Stored records:

- - -

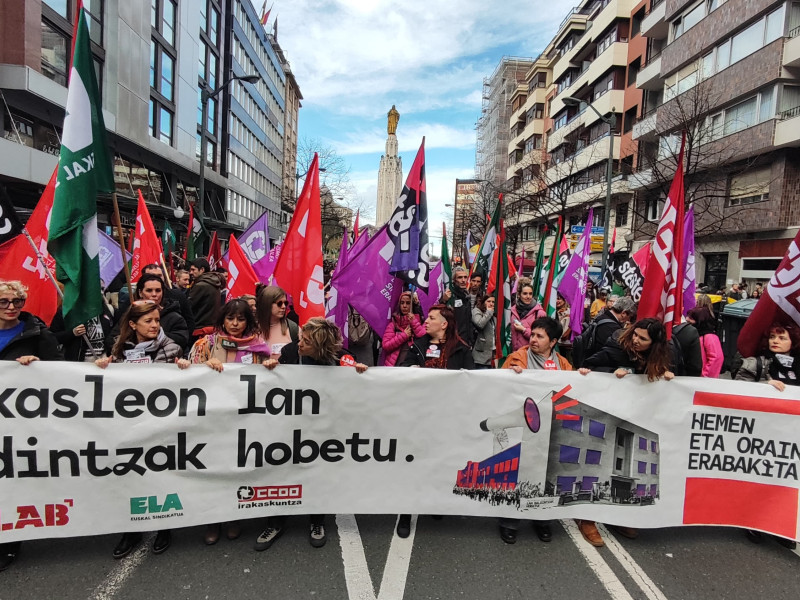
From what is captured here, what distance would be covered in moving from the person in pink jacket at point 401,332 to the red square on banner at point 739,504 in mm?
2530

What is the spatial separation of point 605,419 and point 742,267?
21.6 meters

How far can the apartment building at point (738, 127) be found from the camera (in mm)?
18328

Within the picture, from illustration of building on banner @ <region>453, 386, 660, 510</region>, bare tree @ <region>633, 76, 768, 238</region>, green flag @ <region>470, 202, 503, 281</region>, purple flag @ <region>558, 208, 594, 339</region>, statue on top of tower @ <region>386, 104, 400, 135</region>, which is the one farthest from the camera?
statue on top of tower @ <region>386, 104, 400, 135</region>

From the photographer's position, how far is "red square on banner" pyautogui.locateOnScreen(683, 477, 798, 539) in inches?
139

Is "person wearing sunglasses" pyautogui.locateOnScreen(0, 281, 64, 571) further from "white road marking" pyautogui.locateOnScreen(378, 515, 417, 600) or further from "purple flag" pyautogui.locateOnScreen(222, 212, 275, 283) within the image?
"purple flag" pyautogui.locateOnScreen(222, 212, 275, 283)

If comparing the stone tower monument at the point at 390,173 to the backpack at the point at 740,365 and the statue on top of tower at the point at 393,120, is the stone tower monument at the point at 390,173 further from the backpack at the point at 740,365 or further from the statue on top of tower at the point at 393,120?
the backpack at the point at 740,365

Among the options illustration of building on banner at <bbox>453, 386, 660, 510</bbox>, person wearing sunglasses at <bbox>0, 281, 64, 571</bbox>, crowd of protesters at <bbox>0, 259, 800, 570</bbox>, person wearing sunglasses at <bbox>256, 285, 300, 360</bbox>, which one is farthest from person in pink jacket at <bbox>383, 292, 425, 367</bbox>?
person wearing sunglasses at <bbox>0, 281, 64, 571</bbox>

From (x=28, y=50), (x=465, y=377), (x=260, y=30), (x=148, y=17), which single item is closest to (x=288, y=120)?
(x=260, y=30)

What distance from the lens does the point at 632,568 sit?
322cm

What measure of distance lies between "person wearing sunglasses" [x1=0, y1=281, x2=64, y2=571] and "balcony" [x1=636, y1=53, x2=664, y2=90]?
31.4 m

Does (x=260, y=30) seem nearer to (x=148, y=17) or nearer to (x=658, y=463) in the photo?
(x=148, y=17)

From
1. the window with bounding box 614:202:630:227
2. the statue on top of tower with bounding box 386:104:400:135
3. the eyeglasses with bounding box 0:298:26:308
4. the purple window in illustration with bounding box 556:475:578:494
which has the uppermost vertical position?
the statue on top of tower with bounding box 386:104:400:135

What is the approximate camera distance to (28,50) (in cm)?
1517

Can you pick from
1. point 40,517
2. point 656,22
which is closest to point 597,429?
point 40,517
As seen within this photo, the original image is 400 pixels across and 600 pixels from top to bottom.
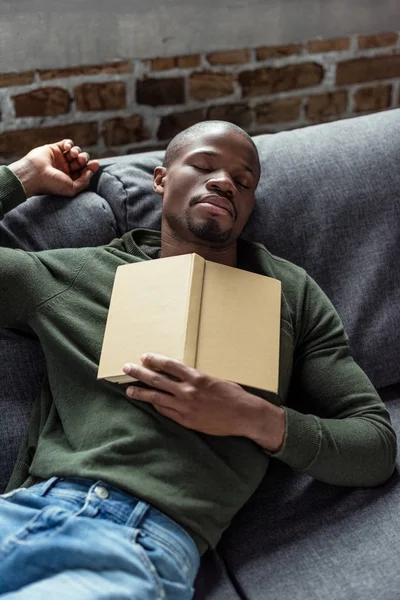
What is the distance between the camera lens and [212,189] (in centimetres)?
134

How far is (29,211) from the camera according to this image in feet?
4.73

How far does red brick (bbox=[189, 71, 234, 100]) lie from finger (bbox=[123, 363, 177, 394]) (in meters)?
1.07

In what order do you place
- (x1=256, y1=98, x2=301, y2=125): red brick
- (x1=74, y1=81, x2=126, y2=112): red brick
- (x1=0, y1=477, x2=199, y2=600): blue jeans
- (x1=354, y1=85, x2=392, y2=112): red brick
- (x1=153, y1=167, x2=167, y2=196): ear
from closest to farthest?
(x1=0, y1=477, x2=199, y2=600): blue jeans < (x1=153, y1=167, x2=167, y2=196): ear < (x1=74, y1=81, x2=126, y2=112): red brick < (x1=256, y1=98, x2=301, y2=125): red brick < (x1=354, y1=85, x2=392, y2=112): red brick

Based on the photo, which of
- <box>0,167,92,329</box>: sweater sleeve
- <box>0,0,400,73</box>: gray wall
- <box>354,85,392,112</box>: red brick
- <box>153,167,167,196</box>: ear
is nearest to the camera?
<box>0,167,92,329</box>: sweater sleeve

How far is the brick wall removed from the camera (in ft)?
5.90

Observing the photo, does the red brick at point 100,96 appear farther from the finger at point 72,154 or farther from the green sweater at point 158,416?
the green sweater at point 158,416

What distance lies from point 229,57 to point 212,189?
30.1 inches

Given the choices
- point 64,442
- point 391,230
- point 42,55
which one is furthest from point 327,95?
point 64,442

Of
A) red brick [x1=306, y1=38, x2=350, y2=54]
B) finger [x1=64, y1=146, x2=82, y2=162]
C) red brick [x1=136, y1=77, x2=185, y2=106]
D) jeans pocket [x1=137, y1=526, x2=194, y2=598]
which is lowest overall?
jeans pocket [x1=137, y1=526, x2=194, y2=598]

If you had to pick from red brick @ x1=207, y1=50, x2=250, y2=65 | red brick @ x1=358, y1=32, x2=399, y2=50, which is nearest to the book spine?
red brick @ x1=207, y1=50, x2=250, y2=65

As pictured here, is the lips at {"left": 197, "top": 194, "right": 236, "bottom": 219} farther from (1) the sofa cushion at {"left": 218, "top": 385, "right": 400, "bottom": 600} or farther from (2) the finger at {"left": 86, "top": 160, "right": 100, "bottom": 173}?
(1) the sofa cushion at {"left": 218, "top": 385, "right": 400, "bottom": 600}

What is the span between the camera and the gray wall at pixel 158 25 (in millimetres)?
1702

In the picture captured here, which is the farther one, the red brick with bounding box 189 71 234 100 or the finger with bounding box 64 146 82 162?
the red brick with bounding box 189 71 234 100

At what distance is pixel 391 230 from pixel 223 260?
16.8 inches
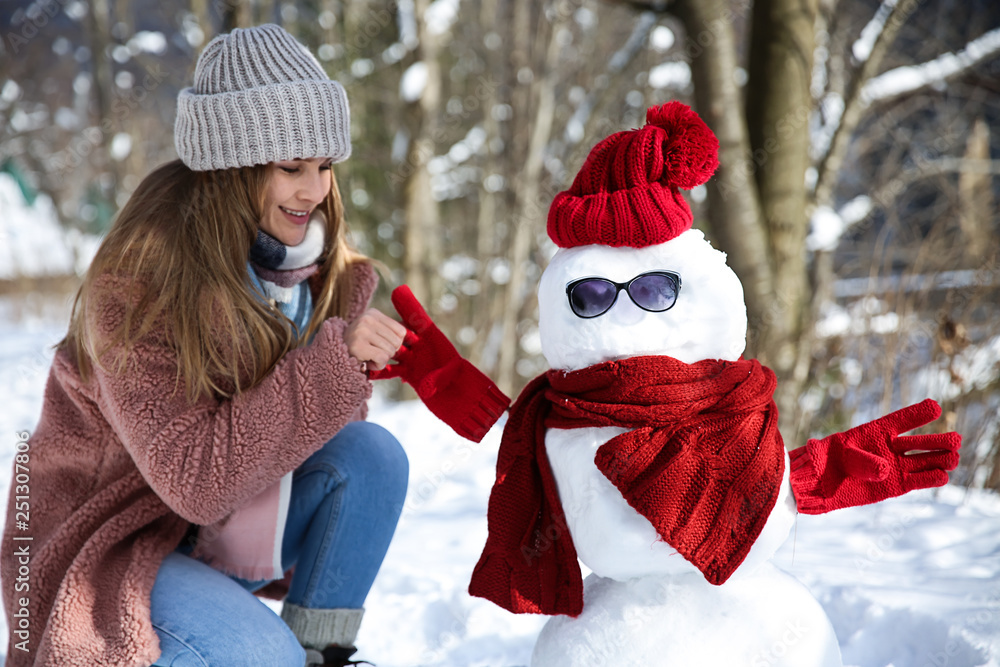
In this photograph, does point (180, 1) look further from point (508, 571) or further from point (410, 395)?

- - -

# Aim
Convert everything in the listing above, from the line that contains "What is the span" down to the end of the listing, into a Markdown table with the columns Row and Line. Skip blank lines and leave out the pictures.

# Final result
| Row | Line |
|---|---|
| 1 | What is the span between the camera and the gray wall at pixel 158 25 (in millimetres)? |
| 2 | 1702 |
| 3 | In the picture captured here, which is the farther one, the red brick with bounding box 189 71 234 100 or the finger with bounding box 64 146 82 162? |
| 4 | the red brick with bounding box 189 71 234 100 |
| 5 | At what distance is pixel 391 230 from pixel 223 260? |
| 6 | 16.8 inches |
| 7 | In this photograph, does point (180, 1) look further from point (508, 571) or further from point (410, 395)? |